Tuesday, October 30, 2012

Reading With Gospel Eyes: Kathy Keller's Review of "A Year of Biblical Womanhood"



Let me highly recommend the review by Kathy Keller (yes, Tim’s wife) of a book called “A Year of Biblical Womanhood: How a Liberated Woman Found Herself Sitting on Her Roof, Covering Her Head, and Calling Her Husband ‘Master.’”  Click Here for Kathy's review.

Kathy’s review is outstanding and insightful.  The book she reviews, less so.  

In that book, the author determines to “follow” everything that the Bible says for women for an entire year and see what her life looked like.  Her aim is to convince people that no one really follows the Bible completely. Instead everyone simply picks out the teachings of their choice and follows those.  That is certainly a shortcoming we are all prone to, but Kathy does a very good job of pointing out how the author ignores the most important single event of the Bible – the life, death and resurrection of Jesus – and as a result completely misses what the Bible teaches women, and everyone else.

Here’s a point to remember:  We will never understand or rightly apply of any of the parts of the Bible, if we forget the point of the Bible: the Gospel of Jesus.

Also of great value, Kathy points out three basic guidelines for reading and understanding the Bible – insights that have been taught for centuries across all branches of the Christian movement.  

The Bible – in all its parts - is about Jesus, not about us.
This most fundamental rule of interpretation is based on the fact that the Bible is the story of God’s salvation coming into the world, climaxing in Jesus, and therefore we can’t read the first part of the Bible as if Jesus never came in the last part.

Distinguish between what the Bible records, and what it endorses.
Unlike the sacred texts of other religions, the Bible is not simply a collection of ethical principles by which to live. It is a record of human sin and of God’s intervention in history to save his people.  .  .  .  Horrible acts are recorded in my copy of The New York Times every morning, but I don’t commit the hermeneutical error of supposing the editors of the Times are approving or endorsing such behavior.

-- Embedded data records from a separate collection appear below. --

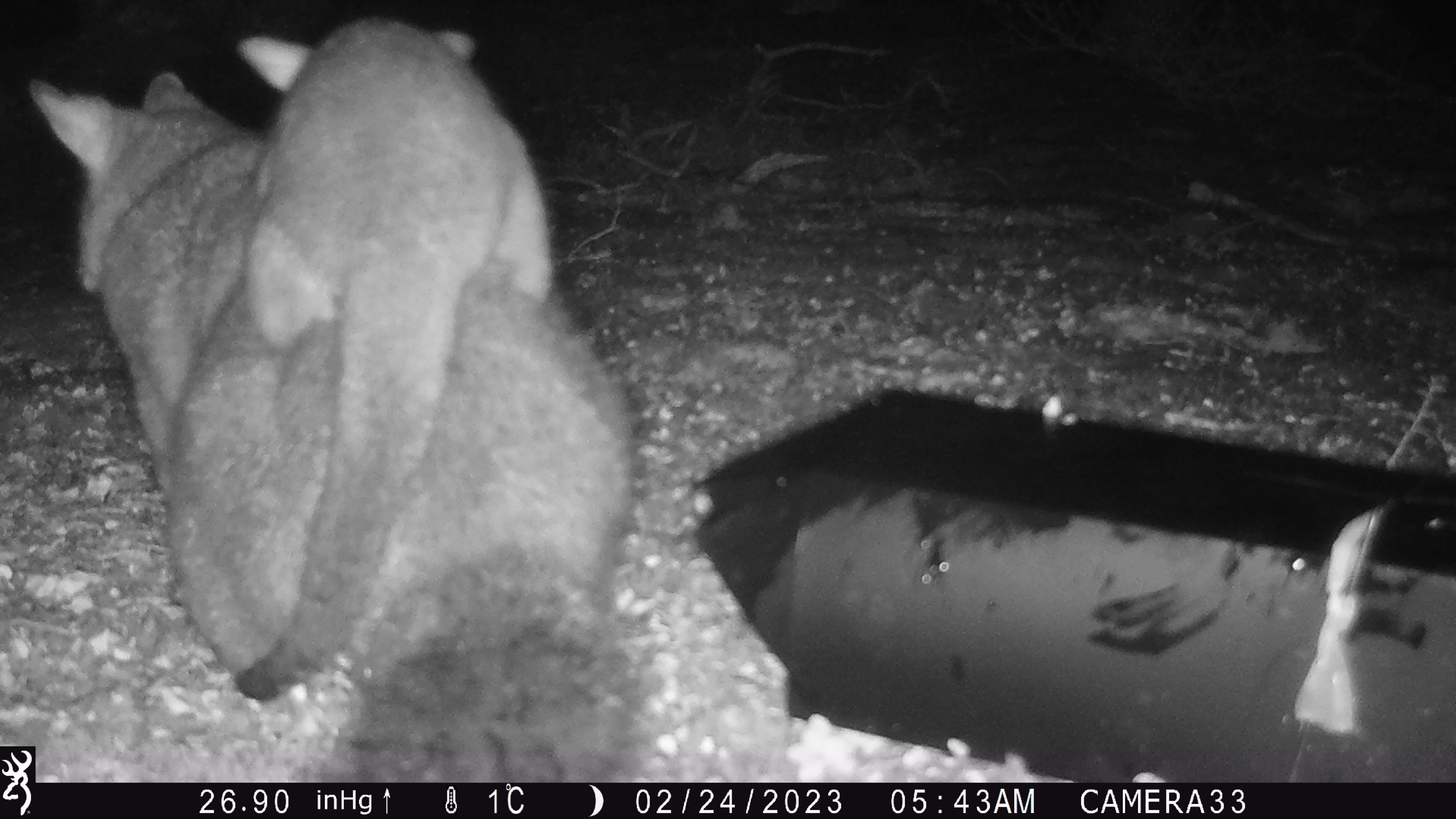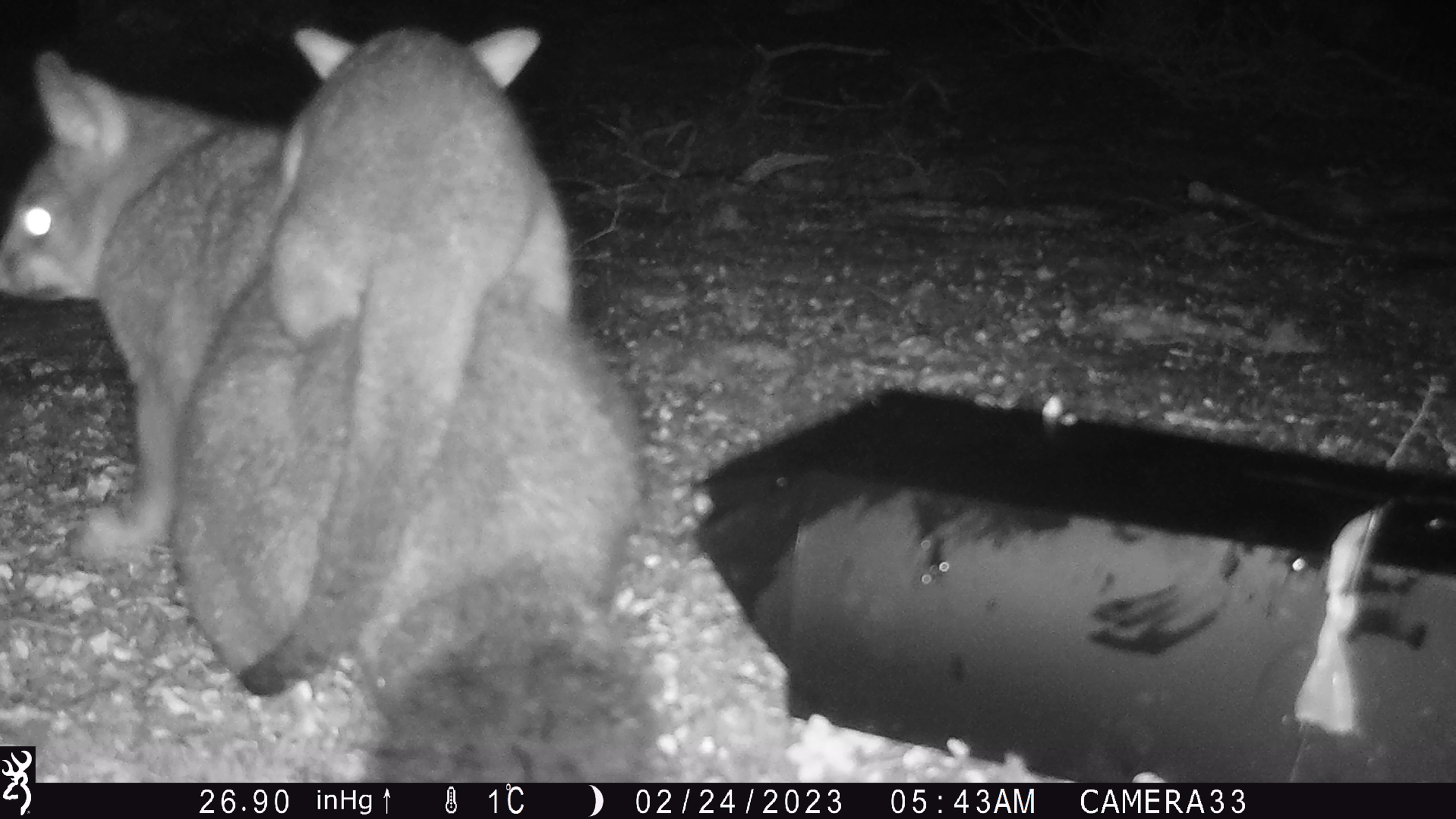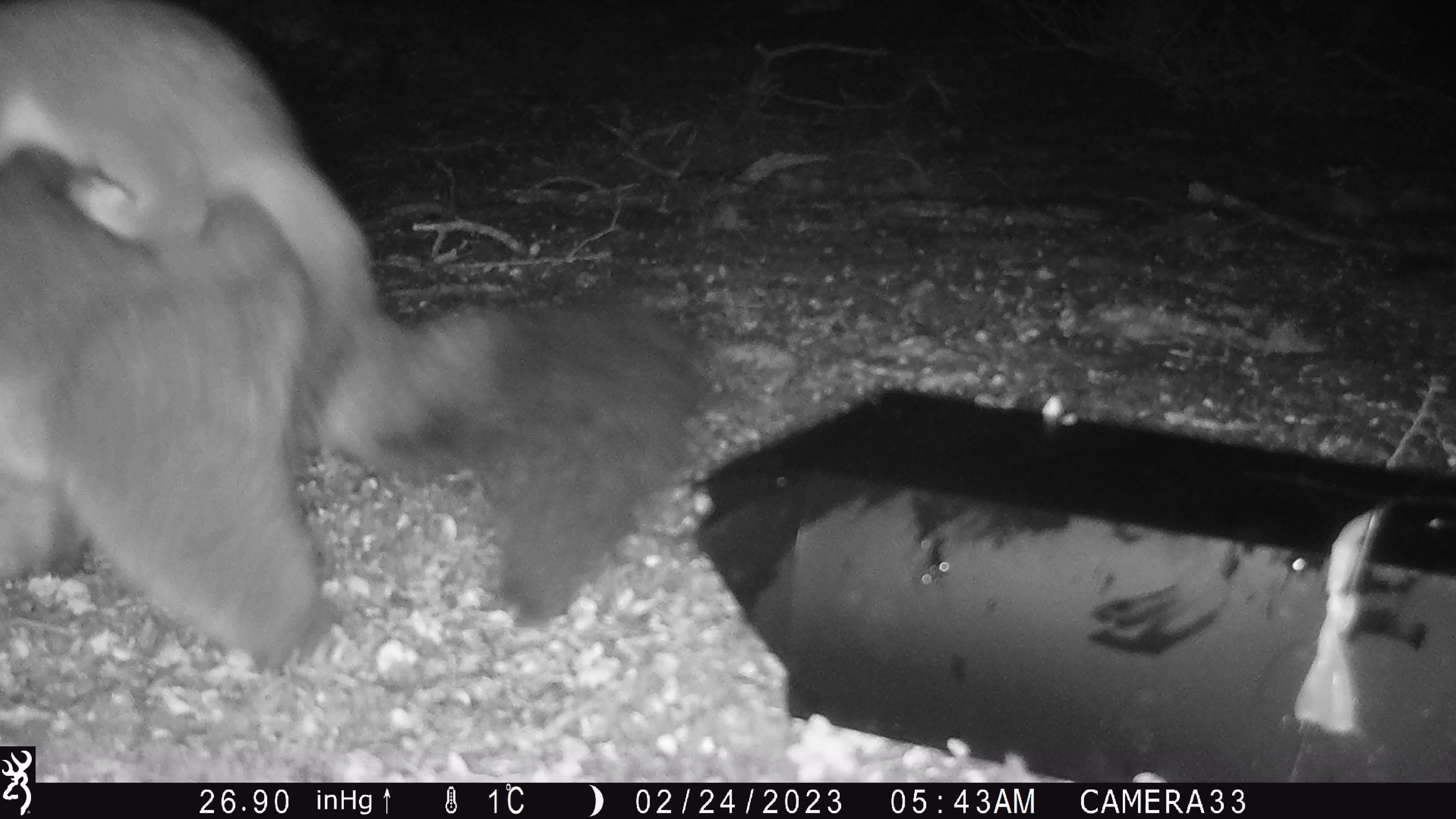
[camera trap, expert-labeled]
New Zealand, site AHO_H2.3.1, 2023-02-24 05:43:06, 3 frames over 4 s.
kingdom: Animalia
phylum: Chordata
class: Mammalia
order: Carnivora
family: Mustelidae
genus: Mustela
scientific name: Mustela erminea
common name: stoat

Look for the author’s intended meaning within a text’s historical context.
Again, in order to inject the book with humor, you ignore this principle. For instance, Proverbs 31:23 (“Her husband is respected at the city gate”) does not mean you should stand by the side of the highway holding a “Dan is awesome” sign (94). Ancient Israel’s city gate was where the elders sat—with the city council and town courtroom rolled into one. This statement meant that a godly woman’s husband has honor and a good name in society.

I see these same errors being committed often in a variety of other areas.  For example, when a person says that the Bible contains many forms of marriage, they are confusing what the Bible records with what it endorses.  When someone accuses evangelicals of hypocrisy because they affirm the authority of Scripture but do not follow all the Old Testament dietary laws, it is because those critics have ignored the Gospel message that the dietary laws are a shadow of the truth fulfilled in Jesus.  Evangelicals no longer follow kosher laws because the real thing – Jesus – has come, not because we hypocritically ignore them.

It’s a review worth reading carefully and digesting in a quiet setting.  We would all do well to keep these three guidelines clearly in our mind as we read, study and share the Scriptures.

In closing, Kathy and I would come to different conclusions on some of the applications of the Bible's teaching on women.  If you are familiar with that discussion, she would be a "complementarian" and I would be an "egalitarian." In terms of how we read and study the Scripture, I think she is right on target.